Getting Admitted

Getting Admitted

 
Your experience at the hospital will vary depending on your insurance, the hospital, the time of the day, your symptoms, if you are admitted involuntarily and if you are already on medications. But just because you make it to the hospital does not mean that you or your loved one will be admitted. For example, if you are already on medications, the hospital staff may call your outpatient treatment team for information, make adjustments and send you home with a follow-up appointment. However, while at the hospital waiting to be seen keep a few things in mind (again this list will vary).
 
1. You may be seen in the emergency room first unless previous arrangements were made or you are in a place like the District of Columbia that has a comprehensive psychiatric emergency admission hospital.
2. You may have a long wait (but don’t let that discourage you)
3. You will be asked many questions so be patient and if possible know what medications you or your loved one is taking
4. The first Doctor you may see may not be a Psychiatrist, many times the Psychiatrist will have to be called to the emergency room for an evaluation. So be prepared to tell your story more than one time.
5. Even if you feel that you or your loved one is experiencing a mental health event that requires admission into a hospital, the doctor at the hospital may not feel the same way. So be prepared to make a case. Yes, sometimes you have to make a case for admission. If there are very few beds, if the Doctor thinks that you or your loved one can be stabilized with a medication change and sent back home the same night or you have insurance issues, then you or your loved one may not be admitted.
 
If you feel that admission is needed, then say so, but be prepared to speak to why you are seeking help. Describe the symptoms you are experiencing and explain how those symptoms are negatively impacting your life. In the case of a loved one be able to speak to what you have seen.

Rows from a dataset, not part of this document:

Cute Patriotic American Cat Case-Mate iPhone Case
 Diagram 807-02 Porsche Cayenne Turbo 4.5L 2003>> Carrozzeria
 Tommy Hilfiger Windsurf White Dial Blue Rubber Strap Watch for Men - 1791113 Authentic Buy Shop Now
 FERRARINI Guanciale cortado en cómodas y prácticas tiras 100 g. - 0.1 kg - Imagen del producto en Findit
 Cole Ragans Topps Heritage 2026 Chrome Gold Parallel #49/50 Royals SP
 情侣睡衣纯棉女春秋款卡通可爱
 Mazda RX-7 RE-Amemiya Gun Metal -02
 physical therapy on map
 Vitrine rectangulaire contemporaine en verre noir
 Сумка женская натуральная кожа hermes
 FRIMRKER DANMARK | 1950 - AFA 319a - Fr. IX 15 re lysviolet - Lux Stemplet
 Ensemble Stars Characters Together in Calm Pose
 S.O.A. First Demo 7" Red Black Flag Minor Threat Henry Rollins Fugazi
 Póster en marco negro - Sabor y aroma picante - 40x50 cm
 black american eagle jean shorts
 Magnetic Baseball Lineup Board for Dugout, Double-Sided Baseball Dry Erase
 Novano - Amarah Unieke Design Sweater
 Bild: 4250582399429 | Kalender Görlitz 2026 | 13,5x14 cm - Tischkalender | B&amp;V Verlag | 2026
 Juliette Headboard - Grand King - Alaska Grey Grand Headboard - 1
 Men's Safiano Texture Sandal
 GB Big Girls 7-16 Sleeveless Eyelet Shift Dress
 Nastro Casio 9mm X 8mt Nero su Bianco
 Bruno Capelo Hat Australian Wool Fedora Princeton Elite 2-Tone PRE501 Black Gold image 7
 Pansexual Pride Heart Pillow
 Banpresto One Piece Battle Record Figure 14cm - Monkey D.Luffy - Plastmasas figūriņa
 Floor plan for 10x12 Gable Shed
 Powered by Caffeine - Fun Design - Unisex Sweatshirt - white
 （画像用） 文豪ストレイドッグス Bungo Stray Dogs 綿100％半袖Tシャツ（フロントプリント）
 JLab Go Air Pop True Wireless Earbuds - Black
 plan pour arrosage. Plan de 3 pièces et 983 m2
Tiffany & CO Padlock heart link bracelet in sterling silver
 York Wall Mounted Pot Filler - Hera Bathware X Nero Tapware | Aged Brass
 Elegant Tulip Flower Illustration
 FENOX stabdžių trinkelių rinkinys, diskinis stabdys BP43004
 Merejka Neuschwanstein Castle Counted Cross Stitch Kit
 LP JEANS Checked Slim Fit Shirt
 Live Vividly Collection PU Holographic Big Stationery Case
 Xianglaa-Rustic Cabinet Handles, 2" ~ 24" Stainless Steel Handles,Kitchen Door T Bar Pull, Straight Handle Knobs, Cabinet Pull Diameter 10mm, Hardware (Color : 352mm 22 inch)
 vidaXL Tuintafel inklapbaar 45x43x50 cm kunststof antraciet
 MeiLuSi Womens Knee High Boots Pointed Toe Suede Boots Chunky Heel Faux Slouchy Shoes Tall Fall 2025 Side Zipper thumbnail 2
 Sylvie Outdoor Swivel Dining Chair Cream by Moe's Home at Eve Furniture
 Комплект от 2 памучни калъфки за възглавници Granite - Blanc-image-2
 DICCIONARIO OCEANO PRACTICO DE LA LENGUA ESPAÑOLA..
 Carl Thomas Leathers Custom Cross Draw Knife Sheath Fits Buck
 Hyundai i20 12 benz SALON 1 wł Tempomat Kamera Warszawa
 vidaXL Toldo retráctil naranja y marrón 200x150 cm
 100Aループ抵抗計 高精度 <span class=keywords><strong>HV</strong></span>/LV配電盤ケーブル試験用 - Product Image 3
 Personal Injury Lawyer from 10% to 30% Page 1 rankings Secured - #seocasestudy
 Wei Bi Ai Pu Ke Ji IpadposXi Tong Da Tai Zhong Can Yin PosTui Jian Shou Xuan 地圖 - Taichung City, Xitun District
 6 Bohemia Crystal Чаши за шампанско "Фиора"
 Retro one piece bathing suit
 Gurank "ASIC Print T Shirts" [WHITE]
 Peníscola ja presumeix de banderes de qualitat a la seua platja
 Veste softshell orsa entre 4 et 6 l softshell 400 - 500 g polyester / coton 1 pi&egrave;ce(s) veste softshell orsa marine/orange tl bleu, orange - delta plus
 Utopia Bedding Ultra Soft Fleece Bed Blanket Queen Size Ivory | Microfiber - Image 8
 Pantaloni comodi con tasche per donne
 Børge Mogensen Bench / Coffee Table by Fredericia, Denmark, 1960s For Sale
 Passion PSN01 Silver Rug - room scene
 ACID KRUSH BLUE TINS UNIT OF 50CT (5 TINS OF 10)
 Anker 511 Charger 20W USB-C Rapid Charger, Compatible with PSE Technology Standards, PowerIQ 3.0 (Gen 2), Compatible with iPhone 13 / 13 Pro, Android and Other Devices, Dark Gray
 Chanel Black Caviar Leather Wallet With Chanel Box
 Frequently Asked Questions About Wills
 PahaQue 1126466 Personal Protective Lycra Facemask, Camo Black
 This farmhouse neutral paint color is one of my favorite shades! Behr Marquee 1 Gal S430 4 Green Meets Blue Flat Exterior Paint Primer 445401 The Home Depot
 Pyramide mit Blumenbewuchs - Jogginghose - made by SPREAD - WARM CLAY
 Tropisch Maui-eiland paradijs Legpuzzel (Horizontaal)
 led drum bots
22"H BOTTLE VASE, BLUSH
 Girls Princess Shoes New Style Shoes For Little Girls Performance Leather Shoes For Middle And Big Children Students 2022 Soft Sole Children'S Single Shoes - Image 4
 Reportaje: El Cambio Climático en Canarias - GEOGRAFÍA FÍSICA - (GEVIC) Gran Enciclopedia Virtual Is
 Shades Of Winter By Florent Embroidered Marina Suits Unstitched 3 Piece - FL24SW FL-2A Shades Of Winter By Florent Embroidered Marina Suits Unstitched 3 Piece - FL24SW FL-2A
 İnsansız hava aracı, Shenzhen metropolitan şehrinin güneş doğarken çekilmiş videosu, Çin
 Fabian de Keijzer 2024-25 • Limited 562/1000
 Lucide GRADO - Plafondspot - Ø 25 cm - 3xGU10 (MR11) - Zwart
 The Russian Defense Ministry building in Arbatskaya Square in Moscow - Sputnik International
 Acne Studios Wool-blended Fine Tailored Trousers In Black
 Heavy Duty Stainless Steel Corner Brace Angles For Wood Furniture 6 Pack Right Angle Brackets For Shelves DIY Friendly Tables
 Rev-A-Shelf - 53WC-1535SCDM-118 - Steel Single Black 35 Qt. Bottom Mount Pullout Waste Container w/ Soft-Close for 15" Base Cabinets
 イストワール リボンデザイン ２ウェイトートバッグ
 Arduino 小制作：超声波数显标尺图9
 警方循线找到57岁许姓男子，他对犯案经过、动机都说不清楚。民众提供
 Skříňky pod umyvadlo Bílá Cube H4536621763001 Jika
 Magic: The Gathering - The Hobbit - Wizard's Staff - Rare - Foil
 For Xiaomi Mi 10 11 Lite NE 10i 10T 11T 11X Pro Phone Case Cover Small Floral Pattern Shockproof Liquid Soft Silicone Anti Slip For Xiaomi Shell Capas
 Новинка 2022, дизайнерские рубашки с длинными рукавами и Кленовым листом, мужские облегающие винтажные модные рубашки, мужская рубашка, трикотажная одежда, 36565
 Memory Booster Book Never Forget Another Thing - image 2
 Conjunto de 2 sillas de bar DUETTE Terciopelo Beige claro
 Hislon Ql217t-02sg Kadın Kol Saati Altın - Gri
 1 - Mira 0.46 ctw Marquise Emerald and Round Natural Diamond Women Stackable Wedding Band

Unfortunately, many people feel that the only way for them or for someone that they love to be admitted into the hospital is to wait until things get bad or to say that they are suicidal, while this is still very true in some cases, know that there are other ways.
 
For example, if a person already has a chronic health condition, are the symptoms associated with the psychiatric illness such as not taking their medications keeping them from recognizing the need to take their diabetes medication? Are the symptoms of their mental illness causing disruptions to the neighbors or strangers in the area to the point that if not managed could cause harm to your loved one? Is your loved one sleeping and if not what are they doing when they are awake? Are they losing weight? Are they not eating? Do you or your loved one already have a Psychiatrist in the community who could call and coordinate a direct admission on your behalf? Do you have a crisis team in your area (a group of mental health professionals who will respond to you at your home or your location)? The Crisis team can help you to process your symptoms and help to navigate you through the mental health services in your area.
If you are a family member of a loved one, who is currently on a psychiatric ward, visit and be involved. Get to know the treatment team to include the Attending and treating Physician (may or may not be the same person). If possible, ask for a meeting with the Social worker and or Doctor. If a date for a team meeting (a meeting in which all of the professionals involved in your loved one care meet to discuss his or her case) has been set, try to attend. Your input is valuable and can help ensure that the treatment team is focusing on the right goals (your loved one may not be able to articulate their needs clearly).
 
Ask questions about the diagnosis, about the medications, inquire about the discharge plan and if you have concerns, share those concerns with the team. For example, you may feel that your loved one should be in the hospital for longer than two days. If that is the case be prepared to share with the team why you feel that way, let them know what you have been observing. Please understand that the goal of an inpatient hospital stay is to stabilize not to warehouse. Today many inpatient hospitals do not have enough beds to keep people long term and many of the newer psychotropic medications work faster so people can stabilize and can go home quicker.
 
However, you live with your family member, and you know the challenges that you and your loved one will have to face once he or she is discharged. So share those challenges with the team and ask them to help you to develop a realistic plan that takes into account those challenges. For example, if you know that there are limited mental health supports in your area and that the earliest your loved one can get a mental health appointment in the community is three weeks from the discharge date advocate with the inpatient doctor for enough medications to cover the time.